De pronto, recordé aquellas anécdotas que me contaba mi papá (qepd) y que he leído en diversos libros y artículos, acerca de la represión que se vivió desde mediados de la década de los 60 (y esto sí lo recuerdo) hasta finales de la década de los 80. Escenas nefastas en las que, por la simple apariencia, los jóvenes eran llevados a los separos policiacos, por “atentados a la moral y a las buenas costumbres”. El régimen era totalmente intolerante y se apoyaba, como hasta la fecha, en muchos medios de comunicación. Así pues, los prejuicios estaban a la orden del día, y la sociedad se encargaba de completar ese círculo vicioso de intolerancia y de prejuicios infundados y equívocos. Era de pena ajena. Mis dudas son: ¿Estamos en ese proceso retrógrado? ¿Volveremos a esa época de intransigencia? No quiero pecar de exagerado, espero que no, pero tampoco quiero parecer ingenuo. Toda gran marcha comienza con un breve paso. Ahora fue la cancelación de un festival de metal, ¿al rato que será?

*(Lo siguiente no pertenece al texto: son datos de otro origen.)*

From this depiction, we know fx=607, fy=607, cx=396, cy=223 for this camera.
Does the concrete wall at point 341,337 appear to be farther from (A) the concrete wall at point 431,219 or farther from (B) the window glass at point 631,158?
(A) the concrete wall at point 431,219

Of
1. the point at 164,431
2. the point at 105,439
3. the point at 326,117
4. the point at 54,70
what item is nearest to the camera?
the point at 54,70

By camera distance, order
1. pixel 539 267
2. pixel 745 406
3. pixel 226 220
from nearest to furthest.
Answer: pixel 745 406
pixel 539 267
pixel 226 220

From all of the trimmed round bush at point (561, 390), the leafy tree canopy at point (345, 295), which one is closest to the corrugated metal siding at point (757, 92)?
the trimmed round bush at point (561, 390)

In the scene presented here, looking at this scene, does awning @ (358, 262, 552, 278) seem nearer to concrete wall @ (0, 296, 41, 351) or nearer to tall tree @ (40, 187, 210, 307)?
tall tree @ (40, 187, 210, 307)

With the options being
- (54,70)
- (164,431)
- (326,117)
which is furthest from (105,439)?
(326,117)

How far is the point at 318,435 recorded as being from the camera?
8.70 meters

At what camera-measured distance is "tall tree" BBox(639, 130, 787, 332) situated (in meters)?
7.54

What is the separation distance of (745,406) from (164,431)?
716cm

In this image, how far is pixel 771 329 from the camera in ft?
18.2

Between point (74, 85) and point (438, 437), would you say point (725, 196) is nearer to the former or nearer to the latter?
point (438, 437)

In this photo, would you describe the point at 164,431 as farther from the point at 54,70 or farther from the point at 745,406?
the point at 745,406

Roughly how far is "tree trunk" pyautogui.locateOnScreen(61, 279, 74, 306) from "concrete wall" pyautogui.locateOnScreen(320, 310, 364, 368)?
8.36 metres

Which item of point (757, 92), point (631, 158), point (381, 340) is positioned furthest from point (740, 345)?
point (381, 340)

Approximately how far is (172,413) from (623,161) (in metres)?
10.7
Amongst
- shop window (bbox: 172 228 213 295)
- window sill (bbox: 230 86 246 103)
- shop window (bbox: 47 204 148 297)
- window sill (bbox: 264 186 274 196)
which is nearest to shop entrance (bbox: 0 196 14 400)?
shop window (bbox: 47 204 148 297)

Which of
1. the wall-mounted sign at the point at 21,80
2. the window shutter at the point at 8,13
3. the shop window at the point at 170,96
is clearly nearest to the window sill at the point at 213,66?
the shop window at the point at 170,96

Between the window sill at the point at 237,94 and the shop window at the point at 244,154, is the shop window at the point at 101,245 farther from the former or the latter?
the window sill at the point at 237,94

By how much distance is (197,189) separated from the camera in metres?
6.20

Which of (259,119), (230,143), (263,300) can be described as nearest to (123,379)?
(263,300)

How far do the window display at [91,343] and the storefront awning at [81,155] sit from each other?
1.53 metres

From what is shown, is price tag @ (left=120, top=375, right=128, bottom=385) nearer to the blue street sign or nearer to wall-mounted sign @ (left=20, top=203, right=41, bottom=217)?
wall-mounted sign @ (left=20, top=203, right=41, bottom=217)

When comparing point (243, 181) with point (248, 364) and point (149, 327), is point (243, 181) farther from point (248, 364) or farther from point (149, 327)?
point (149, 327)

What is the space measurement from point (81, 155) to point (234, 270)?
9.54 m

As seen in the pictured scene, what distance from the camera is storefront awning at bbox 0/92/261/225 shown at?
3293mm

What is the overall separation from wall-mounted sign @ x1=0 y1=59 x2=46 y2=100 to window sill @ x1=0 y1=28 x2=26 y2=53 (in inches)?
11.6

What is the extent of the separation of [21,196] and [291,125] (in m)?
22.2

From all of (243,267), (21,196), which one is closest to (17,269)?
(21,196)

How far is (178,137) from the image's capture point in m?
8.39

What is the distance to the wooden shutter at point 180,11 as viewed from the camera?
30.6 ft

Parece que todo está dado. Los medios, en especial la televisión, se han encargado de ir fabricando una variedad de estereotipos, como dirigidos a que todos los estilos de jóvenes se identifiquen y asuman su papel en el rol de los clichés. La idea es crear una imagen (ficticia, por supuesto) de diversidad, donde quepan todos; sin embargo, todo está fríamente calculado, ya que se trata de tenerlos a todos, por muy rebeldes que parezcan, bajo un total control. Los jóvenes ya no se vestirán a su gusto, para demostrar el tipo de ideología que pregonan; en lugar de eso, se uniformarán para dar la apariencia de que tienen una determinada manera de pensar, aunque esos criterios no lleguen más allá de los límites de la pantalla. No parece gratuita la intención de generarles a los más jóvenes una pantallitis, a través de la cual ellos crean ver la realidad. Tengo la impresión, e insisto, espero estar equivocado, de que están atentando contra lo más sagrado que posee el ser humano, ya no su libertad de pensamiento, sino su capacidad de pensar por sí mismo. Quizá suene exagerado, pero el escenario está montado.